*Exercise goal*
Count how many lines of the listing below contain the string "skyscraper", treating uppercase and lowercase as different, and reply with the number alone.

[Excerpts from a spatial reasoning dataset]
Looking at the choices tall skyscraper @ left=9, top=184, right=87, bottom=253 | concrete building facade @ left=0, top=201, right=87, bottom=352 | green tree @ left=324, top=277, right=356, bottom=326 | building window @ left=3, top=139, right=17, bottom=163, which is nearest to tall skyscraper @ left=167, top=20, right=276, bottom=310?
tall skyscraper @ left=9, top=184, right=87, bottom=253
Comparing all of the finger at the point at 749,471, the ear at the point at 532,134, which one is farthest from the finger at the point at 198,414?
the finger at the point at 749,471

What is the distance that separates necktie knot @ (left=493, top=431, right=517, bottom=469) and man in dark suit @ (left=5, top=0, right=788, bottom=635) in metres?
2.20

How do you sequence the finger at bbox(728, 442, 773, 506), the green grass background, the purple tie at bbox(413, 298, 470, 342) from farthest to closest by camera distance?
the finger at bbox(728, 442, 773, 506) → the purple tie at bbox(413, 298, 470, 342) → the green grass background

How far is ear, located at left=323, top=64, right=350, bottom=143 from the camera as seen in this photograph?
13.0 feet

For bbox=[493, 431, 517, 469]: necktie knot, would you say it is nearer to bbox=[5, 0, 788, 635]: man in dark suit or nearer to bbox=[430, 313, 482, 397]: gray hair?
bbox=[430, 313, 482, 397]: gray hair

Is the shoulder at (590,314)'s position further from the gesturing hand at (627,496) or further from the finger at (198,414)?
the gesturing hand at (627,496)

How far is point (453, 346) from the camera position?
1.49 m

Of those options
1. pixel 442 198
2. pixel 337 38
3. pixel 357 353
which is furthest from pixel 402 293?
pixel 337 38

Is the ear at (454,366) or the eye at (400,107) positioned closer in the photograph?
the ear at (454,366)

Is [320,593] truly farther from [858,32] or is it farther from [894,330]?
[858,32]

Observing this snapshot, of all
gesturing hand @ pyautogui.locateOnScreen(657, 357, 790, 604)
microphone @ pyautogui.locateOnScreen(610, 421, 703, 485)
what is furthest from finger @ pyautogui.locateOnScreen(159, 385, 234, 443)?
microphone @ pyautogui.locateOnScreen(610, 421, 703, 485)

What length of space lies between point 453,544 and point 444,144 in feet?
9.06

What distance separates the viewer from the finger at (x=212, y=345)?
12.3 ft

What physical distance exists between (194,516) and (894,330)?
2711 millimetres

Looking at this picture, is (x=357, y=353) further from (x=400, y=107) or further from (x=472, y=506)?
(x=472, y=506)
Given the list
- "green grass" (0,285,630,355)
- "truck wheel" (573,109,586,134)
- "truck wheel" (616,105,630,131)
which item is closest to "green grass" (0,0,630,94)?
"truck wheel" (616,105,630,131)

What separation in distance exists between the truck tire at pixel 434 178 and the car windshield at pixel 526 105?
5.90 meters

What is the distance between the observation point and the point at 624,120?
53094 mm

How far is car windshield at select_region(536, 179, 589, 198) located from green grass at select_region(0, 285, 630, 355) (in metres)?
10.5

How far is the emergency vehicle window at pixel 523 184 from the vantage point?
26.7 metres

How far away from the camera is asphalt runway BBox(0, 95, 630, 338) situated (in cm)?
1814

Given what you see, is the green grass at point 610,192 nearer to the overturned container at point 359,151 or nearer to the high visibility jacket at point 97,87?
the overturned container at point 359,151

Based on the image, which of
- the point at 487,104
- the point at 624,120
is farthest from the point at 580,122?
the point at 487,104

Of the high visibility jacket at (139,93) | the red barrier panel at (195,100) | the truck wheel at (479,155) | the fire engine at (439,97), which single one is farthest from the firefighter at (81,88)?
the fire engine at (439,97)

*Finished exercise*
2